This field trip supports a cross-curricular approach to teaching and learning. It is guided by the 2007 New Zealand Curriculum and Te Mātaiaho –The Refreshed New Zealand Curriculum. It aligns best with, but is not limited to, the learning areas, year groups and progressions presented below.

Select one or more learning areas, concepts and progress outcomes to suit your students’ interests and learning needs.

Use this learning experience as a springboard for multiple areas of inquiry. Look for ways to make connections to learning that matters to students, as well as nationally and locally.


Health and physical education (NZC 2007)

Hauora – a Māori philosophy of well-being that includes the dimensions taha wairua, taha hinengaro, taha tinana, and taha whānau, each one influencing and supporting the others.

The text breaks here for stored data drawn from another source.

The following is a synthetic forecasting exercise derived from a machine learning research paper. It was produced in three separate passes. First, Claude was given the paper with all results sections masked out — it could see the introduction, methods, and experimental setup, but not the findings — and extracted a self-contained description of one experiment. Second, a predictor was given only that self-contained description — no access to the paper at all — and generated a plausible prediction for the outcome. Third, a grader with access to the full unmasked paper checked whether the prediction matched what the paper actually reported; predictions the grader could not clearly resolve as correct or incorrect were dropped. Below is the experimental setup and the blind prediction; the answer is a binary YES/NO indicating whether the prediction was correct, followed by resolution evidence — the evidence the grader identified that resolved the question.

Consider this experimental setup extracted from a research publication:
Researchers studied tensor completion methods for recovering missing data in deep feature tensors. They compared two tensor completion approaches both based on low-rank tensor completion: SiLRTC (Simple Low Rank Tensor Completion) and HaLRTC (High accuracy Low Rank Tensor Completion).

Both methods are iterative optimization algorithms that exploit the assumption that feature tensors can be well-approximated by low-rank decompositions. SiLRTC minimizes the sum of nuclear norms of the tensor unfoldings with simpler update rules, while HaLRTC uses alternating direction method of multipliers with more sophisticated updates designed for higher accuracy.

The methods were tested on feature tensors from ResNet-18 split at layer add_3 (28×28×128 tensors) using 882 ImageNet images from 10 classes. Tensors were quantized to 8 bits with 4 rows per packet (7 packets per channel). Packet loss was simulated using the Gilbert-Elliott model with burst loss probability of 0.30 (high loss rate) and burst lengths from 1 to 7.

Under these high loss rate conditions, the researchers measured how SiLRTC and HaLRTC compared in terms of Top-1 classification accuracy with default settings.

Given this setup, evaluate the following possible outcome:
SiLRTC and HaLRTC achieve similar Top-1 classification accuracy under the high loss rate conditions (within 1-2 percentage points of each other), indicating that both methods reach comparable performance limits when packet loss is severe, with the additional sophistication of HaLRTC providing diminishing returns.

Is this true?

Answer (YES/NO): NO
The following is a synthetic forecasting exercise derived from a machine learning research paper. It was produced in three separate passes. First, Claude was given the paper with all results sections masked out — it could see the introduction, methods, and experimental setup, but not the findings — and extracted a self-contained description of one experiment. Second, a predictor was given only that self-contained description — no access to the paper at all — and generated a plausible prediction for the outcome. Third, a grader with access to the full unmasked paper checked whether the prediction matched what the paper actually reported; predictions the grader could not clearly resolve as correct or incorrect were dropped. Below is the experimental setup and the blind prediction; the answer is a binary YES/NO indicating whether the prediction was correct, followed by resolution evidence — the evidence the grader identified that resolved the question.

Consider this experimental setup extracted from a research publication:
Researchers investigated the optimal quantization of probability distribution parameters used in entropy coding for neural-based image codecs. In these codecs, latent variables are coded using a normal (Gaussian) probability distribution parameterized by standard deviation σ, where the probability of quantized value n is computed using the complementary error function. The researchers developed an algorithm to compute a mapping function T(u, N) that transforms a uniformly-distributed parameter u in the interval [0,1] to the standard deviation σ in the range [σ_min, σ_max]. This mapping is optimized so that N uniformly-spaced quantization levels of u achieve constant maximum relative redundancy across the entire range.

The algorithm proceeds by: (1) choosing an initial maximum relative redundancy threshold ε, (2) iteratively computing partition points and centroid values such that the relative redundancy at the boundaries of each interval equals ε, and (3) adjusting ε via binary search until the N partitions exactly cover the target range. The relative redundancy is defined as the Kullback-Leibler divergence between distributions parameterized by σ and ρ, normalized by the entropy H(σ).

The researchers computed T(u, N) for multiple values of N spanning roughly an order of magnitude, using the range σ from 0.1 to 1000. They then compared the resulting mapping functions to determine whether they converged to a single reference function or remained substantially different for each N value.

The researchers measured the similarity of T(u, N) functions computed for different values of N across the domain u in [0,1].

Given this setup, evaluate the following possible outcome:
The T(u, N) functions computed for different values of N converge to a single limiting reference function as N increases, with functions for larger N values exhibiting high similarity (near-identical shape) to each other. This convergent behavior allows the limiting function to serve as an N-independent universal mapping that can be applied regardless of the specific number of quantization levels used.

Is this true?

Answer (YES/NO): YES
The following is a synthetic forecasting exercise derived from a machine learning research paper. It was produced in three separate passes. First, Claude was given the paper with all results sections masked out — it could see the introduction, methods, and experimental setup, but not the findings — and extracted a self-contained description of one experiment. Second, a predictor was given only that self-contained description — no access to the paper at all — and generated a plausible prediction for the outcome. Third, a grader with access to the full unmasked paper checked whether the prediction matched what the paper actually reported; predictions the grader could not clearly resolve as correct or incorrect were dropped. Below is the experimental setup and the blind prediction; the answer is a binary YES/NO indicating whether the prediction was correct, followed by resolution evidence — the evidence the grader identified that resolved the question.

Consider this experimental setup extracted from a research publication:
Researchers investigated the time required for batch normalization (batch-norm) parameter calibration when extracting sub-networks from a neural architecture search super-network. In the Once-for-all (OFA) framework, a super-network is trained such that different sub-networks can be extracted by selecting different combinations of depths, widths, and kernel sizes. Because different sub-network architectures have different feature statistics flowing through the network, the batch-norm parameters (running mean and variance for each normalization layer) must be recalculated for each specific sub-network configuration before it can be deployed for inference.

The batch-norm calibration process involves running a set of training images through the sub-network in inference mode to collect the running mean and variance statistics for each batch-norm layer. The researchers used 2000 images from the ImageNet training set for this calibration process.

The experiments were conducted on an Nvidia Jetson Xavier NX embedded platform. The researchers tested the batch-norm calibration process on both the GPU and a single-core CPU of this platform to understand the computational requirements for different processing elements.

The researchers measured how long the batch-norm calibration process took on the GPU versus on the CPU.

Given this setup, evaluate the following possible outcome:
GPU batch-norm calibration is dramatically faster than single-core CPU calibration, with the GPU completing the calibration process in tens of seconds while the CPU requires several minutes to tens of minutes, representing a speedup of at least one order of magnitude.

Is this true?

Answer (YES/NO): NO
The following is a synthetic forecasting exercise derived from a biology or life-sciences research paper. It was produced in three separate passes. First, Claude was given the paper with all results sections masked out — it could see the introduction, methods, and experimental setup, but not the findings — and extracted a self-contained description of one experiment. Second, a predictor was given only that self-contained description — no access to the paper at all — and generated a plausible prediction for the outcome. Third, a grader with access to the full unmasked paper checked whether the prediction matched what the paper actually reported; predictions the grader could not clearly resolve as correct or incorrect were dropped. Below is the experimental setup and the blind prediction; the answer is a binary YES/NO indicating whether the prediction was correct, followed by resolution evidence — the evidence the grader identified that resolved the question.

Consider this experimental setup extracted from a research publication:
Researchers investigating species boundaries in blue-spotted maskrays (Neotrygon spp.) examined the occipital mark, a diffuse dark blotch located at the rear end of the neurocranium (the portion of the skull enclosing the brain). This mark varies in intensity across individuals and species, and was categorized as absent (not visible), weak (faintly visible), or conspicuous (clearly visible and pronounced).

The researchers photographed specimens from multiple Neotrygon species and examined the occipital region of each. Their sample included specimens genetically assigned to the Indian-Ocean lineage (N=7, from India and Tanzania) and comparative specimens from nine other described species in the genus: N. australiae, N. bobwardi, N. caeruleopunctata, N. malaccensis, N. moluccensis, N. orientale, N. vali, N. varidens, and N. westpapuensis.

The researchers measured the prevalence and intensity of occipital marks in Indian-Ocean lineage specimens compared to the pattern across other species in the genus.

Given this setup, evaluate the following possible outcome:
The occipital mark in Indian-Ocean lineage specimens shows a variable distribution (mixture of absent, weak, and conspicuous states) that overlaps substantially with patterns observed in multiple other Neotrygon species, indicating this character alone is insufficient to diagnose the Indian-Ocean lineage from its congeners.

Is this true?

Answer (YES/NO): NO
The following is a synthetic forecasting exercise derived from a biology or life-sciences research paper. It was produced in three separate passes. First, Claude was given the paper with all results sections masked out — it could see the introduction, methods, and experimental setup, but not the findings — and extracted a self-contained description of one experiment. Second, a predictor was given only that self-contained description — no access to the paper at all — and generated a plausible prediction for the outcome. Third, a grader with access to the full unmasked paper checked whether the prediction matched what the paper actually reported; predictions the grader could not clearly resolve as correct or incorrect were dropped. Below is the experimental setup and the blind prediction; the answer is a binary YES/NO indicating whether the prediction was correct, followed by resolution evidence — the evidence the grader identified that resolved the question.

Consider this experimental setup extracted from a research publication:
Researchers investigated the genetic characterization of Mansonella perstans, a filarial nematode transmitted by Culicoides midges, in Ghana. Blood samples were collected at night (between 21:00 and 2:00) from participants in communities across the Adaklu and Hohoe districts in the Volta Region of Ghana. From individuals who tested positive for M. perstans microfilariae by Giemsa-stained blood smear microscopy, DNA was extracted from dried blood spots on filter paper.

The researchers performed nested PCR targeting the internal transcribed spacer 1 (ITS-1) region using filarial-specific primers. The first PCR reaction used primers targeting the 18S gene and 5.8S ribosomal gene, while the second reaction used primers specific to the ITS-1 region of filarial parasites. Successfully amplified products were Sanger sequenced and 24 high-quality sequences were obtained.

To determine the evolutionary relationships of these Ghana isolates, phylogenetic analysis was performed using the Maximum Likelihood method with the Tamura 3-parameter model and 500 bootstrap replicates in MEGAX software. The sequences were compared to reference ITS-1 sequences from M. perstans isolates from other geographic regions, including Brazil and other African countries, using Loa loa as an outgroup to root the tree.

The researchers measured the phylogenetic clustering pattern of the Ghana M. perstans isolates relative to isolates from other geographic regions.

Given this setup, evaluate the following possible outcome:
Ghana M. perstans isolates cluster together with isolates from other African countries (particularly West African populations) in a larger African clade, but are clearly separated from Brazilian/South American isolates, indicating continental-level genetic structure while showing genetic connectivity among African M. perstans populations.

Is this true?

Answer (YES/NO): NO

Attitudes and values – a positive, responsible attitude on the part of students to their own well-being; respect, care, and concern for other people and the environment; and a sense of social justice.

Personal health and physical development - A (Level 3)

  • A1 Personal growth and development - Identify factors that affect personal, physical, social, and emotional growth.

  • A2 Regular physical activity - Maintain regular participation in enjoyable physical activities in a range of environments and describe how these assist in the promotion of well-being.

  • A4 Personal identity - Describe how their own feelings, beliefs, and actions, and those of other people, contribute to their personal sense of self worth.

Healthy communities and environments - D (Level 3)

  • D1 Societal attitudes and values - Identify how health care and physical activity practices are influenced by community and environmental factors.

  • D2 Community resources - Participate in communal events and describe how such events enhance the well-being of the community.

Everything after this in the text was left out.